We're also working on some API extensions to handle parallel downloading which should, in theory, mean we can index Spinn3r content as fast as we want just by throwing more hardware (and bandwidth) at the problem.
Right now it's not really a problem though as the blogosphere could increase by size in 30x and we would easily be able to handle the load.
We're also going to be sharing our internal statistics with the public in the goal of sharing as much as possible about Spinn3r. Our monitoring architecture allows us to have thousands and thousands of metrics so we can literally monitor everything possible about the blogosphere.
Our biggest competitor to date has been build vs buy. We have a few competitors out there but they can't compete with us on feature set or pricing.
We've made a very compelling case in Spinn3r 3.0 for a significant cost savings that can be made by switching from a proprietary (or Open Source) crawler and using Spinn3r.
If you're using Spinn3r you can save upwards of $45k per month in hosting costs. With the current economic situation it's starting to become very compelling to switch.

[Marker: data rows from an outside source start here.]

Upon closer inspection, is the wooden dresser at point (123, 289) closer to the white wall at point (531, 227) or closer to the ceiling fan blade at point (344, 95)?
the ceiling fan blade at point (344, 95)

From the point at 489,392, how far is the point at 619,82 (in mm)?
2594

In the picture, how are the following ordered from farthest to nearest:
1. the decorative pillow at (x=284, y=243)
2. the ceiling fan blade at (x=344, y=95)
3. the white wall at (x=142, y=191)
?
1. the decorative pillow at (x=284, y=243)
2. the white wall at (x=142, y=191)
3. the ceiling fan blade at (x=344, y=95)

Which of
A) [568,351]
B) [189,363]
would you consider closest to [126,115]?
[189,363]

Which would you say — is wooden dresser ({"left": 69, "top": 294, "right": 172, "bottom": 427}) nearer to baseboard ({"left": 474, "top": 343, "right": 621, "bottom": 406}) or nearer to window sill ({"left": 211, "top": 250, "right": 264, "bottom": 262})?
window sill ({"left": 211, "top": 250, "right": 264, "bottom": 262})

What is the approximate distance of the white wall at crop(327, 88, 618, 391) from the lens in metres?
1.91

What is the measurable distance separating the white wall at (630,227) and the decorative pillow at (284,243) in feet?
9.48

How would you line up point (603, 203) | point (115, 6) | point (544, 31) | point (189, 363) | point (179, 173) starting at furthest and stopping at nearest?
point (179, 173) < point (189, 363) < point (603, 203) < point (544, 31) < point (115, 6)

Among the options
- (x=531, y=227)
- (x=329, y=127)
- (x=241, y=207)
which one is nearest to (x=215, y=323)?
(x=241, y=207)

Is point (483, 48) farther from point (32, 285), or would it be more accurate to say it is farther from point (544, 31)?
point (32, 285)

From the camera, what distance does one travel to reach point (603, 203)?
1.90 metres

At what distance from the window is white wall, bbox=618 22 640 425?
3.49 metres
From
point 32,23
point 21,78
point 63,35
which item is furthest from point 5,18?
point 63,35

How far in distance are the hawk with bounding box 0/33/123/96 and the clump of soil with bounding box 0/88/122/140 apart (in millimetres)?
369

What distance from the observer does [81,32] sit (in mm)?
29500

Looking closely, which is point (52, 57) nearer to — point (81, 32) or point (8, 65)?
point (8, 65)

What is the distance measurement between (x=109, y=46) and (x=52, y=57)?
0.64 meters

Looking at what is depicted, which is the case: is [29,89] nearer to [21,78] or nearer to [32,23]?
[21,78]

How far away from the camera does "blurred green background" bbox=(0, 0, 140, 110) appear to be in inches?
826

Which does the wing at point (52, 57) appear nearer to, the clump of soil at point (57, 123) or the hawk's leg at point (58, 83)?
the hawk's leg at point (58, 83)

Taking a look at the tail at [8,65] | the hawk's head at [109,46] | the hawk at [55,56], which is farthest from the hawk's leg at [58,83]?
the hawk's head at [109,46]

A number of people (including our customers) have asked me about Tailrank and what we're doing with the product.
We're shutting down the consumer facing website because the architecture was difficult (and expensive) to maintain alongside Spinn3r 3.0. We're going to be selling off the assets and integrating the technology into a future version of Spinn3r.
If you're interested in purchasing the assets to Tailrank feel free to send me a private email or just contact us directly.
At this point Tailrank is not a market in which we want to focus. The space is too fragmented, has too much competition, and very little room for innovation.
The clustering and ranking technology present in Tailrank 3.0 (which never shipped) will be refactored and integrated in the Spinn3r 3.1 or 3.2 timeframe (2-6 months).
At some point we might integrate memetracking directly into the Spinn3r corpus but at the moment our customers have a number of pending requests that we plan on servicing first.
As usual, we're always focused on customers and constantly improving the product. We're also working on a few things in parallel which use much larger data sets.
We're going to be pushing a few new architecture changes in the next sixty days which will allow us to perform additional computations and extract more metadata. The mainline thinking in information retrieval today is that while algorithms are smart, data is smarter.
We've taken that approach throughout our design. Of course one of the main problems is the sheer size of the infrastructure required to push this much data. With Spinn3r 3.0 where nearly there and will have some interesting product features in the next quarter.